Que comporte ce dessin ? Il illustre le fondateur d’Amazon, à genoux, tendant un sac plein d’argent, à une statue représentant le président élu américain. A ses côtés se trouvent Mark Zuckerberg, Sam Altman, patron de l’entreprise d’intelligence artificielle OpenAI ainsi que Patrick Soon-Shiong, propriétaire du Los Angeles Times. Plus loin, Mickey Mouse est prosterné devant la statue, représentant la Walt Disney Company, propriétaire d’ABC News, qui avait accepté de payer 15 millions de dollars pour mettre fin à une procédure en diffamation intentée par Donald Trump.

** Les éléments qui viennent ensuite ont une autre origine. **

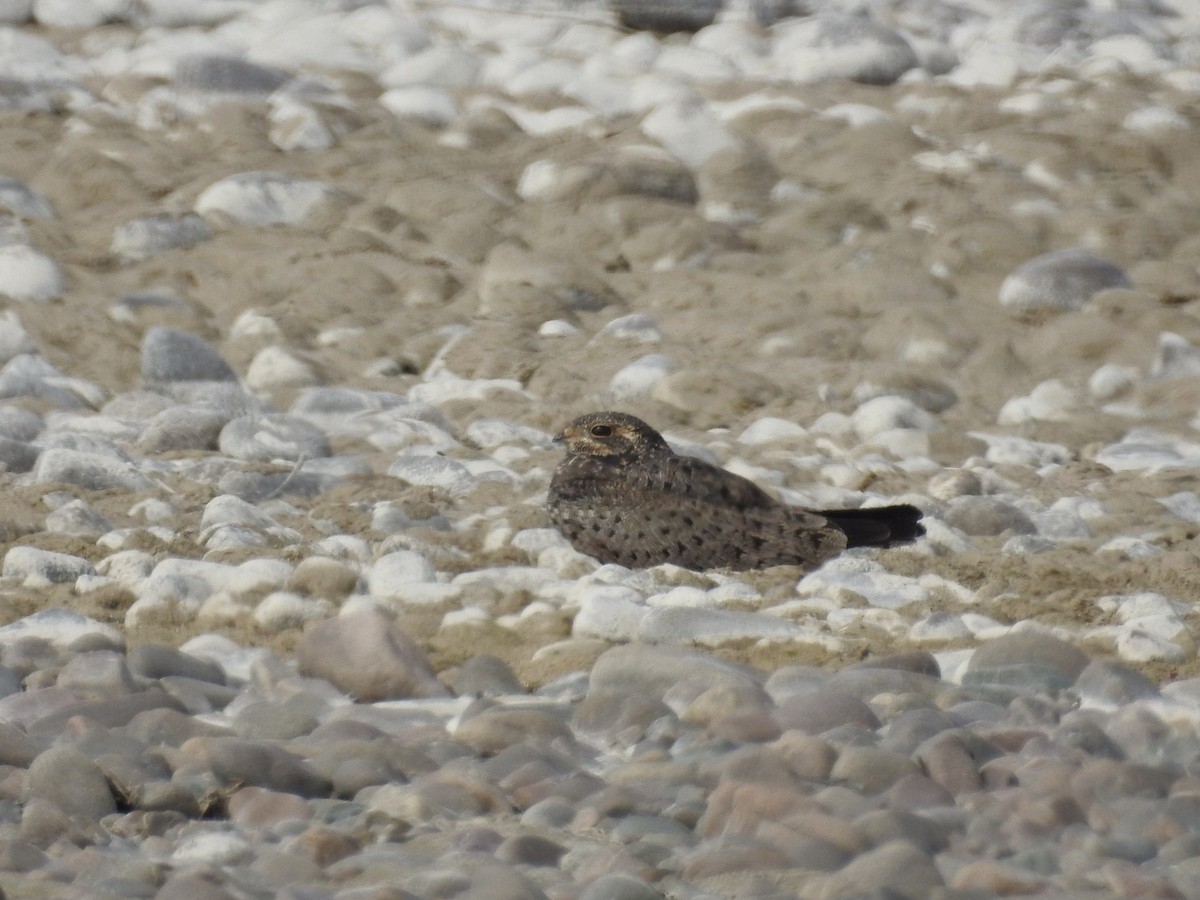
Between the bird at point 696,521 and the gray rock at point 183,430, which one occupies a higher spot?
the bird at point 696,521

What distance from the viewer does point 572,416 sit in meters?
6.43

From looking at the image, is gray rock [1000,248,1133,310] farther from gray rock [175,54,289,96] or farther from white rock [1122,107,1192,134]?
gray rock [175,54,289,96]

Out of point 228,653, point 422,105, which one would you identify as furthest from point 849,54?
point 228,653

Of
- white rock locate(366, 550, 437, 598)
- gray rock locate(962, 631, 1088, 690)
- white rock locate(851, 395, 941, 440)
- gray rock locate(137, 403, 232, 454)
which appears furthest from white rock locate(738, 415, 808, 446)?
gray rock locate(962, 631, 1088, 690)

“Le dessin qui a été supprimé critique les PDG milliardaires du secteur des technologies et des médias qui font de leur mieux pour s’attirer les faveurs du président élu Trump (…) et qui bénéficient de contrats gouvernementaux lucratifs, et désireux d’éliminer les réglementations en se dirigeant vers Mar-a-lago”, écrit encore Ann Telnaes.
“Dangereux pour une presse libre”
“Il n’est pas rare que les rédacteurs en chef s’opposent aux métaphores visuelles d’un dessin s’ils estiment qu’elles ne sont pas claires ou ne transmettent pas correctement le message voulu par le dessinateur, mais ce n’était pas le cas pour ce dessin”, poursuit-elle. “Pour être clair, il y a eu des cas où des croquis ont été rejetés ou des révisions demandées, mais jamais en raison du point de vue inhérent au commentaire du dessin. Cela change la donne… et c’est dangereux pour une presse libre”, peut-on lire.
Le Washington Post a contesté les affirmations de sa désormais ex-dessinatrice de presse. Le responsable des pages éditoriales, David Shipley, tout en exprimant son respect pour Ann Telnaes et sa contribution au journal, affirme que le rejet de ce dessin a été “guidé par le fait que le journal venait juste de publier un éditorial sur le même sujet” et qu’un autre, satirique, était déjà prévu. “Le seul parti pris a été de s’opposer à la répétition”, a-t-il indiqué.
Cet épisode rappelle celui de fin octobre lorsque le Washington Post annonçait son intention, pour la première fois depuis une quarantaine d’années, de ne soutenir aucun candidat lors des élections présidentielles américaines remportées par Donald Trump. La décision, très mal accueillie par les employés du journal, était aussi imputée au propriétaire Jeff Bezos.
Avant même d’entamer son second mandat le 20 janvier prochain, le président élu a signalé son intention de porter plainte contre des médias. Si des juristes minimisent les chances que ces procédures aboutissent, ils alertent contre les risques d’intimidation et d’autocensure.